Kate raised the topic of occasional inscrutability upon first hearing the tetrameter sonnet I composed as her 2024 valentine. It contains at least a couple words that might appear in a Wallace Stevens poem, but not in everyday conversation. 

For context, our family tradition is for me to provide Kate two poems for each of the four love-poem holidays: Valentine’s Day, our anniversary, her birthday, and Christmas Day. Then she decides if one of the two compositions merits being shared more broadly via social media and, I suppose, in this newsletter. Gustave Flaubert once said, “It is a delicious thing to write, to be no longer yourself but to move in an entire universe of your own creating.” I love using my poems to move into the universe where, for example, Kate is delighting crowds with her anecdotes. She is an excellent storyteller.

Here is my short 2024 valentine, about Kate’s recent trip to San Diego (which our family often visits in the summer) to tell the 150 people attending a corporate retreat about our son Jukie and about her outreach and family support work on behalf of the Smith Lemli Opitz Foundation. She said she was treated like a rock star, and that her stories made them laugh and cry, so I ran with that:

Kate’s Charisma Tour

Welcome home, our touring rock star!

Your February SoCal jaunt

Yielded plaudits rather than floods,

The spotlight rather than sunburn, 

And high fives, not sandy sandals.

Yarn-spinner, anecdotalist,

When our charisma queen holds forth,

Lachrymose viewers hold their breath.

From each storytelling trip

You reappear in my arms with

Independent confirmation 

Of my Beauty’s captivation 

From the folks who get to see your

Incommensurability.

Happy Valentine’s Day to Kate, and to you. I hope this day surrounds you with love and that it is replete with welcomed displays of affection.

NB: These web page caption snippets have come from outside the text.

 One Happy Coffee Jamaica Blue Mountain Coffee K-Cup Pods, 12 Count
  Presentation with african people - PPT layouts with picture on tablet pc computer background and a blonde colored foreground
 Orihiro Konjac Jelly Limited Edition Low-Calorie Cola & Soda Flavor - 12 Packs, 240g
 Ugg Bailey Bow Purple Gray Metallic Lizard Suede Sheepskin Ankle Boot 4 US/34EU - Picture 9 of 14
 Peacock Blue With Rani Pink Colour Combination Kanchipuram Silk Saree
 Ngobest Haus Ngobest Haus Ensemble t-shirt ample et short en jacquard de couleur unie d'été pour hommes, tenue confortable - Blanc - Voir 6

If you are in Davis tonight, please join us for the Pub Quiz at Sudwerk. With regard to tonight, recruit a team and join us at the beautiful outdoor patio where we have room for everyone. Even though it is more work for me, we always have more fun with the bigger crowds and more voices. As Saint Augustine allegedly said, “Good times and crazy friends make the best memories.”

This paragraph includes hints. In addition to topics raised above, tonight’s pub quiz will feature questions on artificial intelligence, Grease, Playback.FM, silly donuts amid the Biden administration, people of color on TV, second acts, English professors, People, famous falls, cheese, bards, NATO countries, princes, knitting and programming, music genres, places that have not been visited by most Americans, love moves, accompanists, European countries, desserts, sacs, famous creeks, foreign aid bills, numbers of hearts, Native Americans, British actresses, amplifiers, current events, books and authors, and Shakespeare. 

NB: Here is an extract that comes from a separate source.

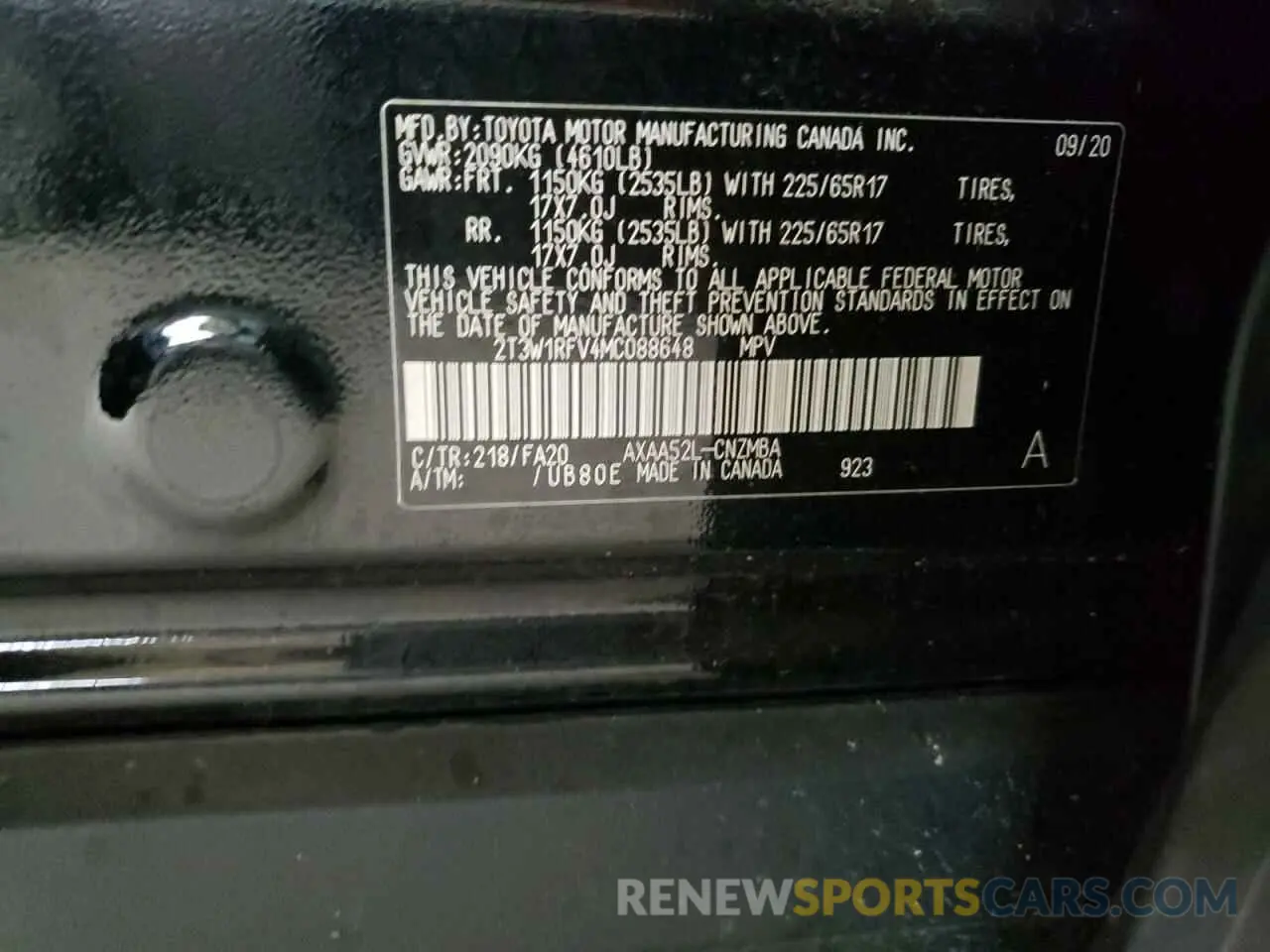 10 Photograph of a damaged car 2T3W1RFV4MC088648 TOYOTA RAV4 2021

Thanks to the new supporters Brooke, Jeannie, Becky, Franklin, and More Cow Bell. I also thank The Original Vincibles, Summer Brains, The Outside Agitators, John Poirier’s team Quizimodo, Gena Harper, and others who support the Pub Quiz on Patreon. I would love to add your name or that of your team to the list of supporters. I appreciate your backing this pub quiz project of mine! 

Best,

Dr. Andy

P.S. Here are three questions from last week’s quiz:

  1. Newspaper Headlines: Nearby Countries. Fill in the blank from this headline in a recent edition of The New York Times: “For First Time in Two Decades, U.S. Buys More From BLANK Than China.”  
  1. Sports. According to CNN, “Fiona O’Keeffe produced a stunning performance at the US Olympic Marathon Trials in Orlando on Saturday, [February 3], smashing the previous record by more than three minutes.” Where did Fiona O’Keeffe attend high school?  
  1. Science. What are bromeliads: rare gemstones, flowering plants, tropical rodents or shooting stars?